GWT False Reporting or GoogleBot has weird crawling ability?
-
Hi I hope someone can help me.
I have launched a new website and trying hard to make everything perfect. I have been using Google Webmaster Tools (GWT) to ensure everything is as it should be but the crawl errors being reported do not match my site. I mark them as fixed and then check again the next day and it reports the same or similar errors again the next day.
Example:
http://www.mydomain.com/category/article/ (this would be a correct structure for the site).
GWT reports:
http://www.mydomain.com/category/article/category/article/ 404 (It does not exist, never has and never will) I have been to the pages listed to be linking to this page and it does not have the links in this manner. I have checked the page source code and all links from the given pages are correct structure and it is impossible to replicate this type of crawl.

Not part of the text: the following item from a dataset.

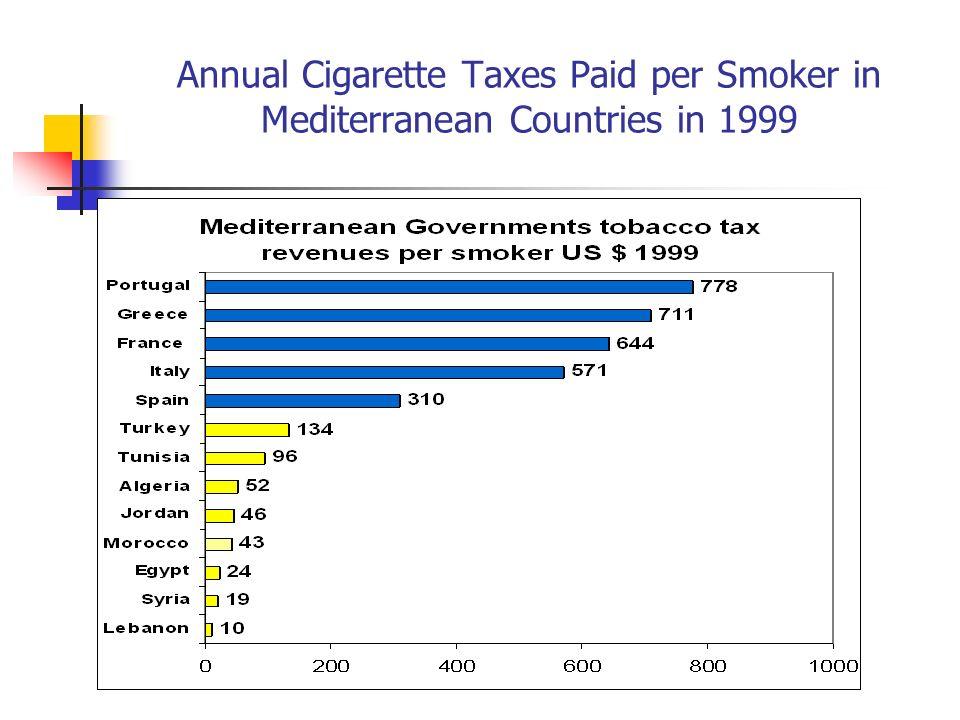 Annual Cigarette Taxes Paid per Smoker in Mediterranean Countries in 1999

This happens accross most of the site, I have a few hundred pages all ending in a trailing slash and most pages of the site are reported in this manner making it look like I have close to 1000, 404 errors when I am not able to replicate this crawl using many different methods.
The site is using a htacess file with redirects and a rewrite condition.
Rewrite Condition:
Need to redirect when no trailing slash
RewriteCond %{REQUEST_FILENAME} !-f
RewriteCond %{REQUEST_FILENAME} !.(html|shtml)$
RewriteCond %{REQUEST_URI} !(.)/$
RewriteRule ^(.)$ /$1/ [L,R=301]The above condition forces the trailing slash on folders.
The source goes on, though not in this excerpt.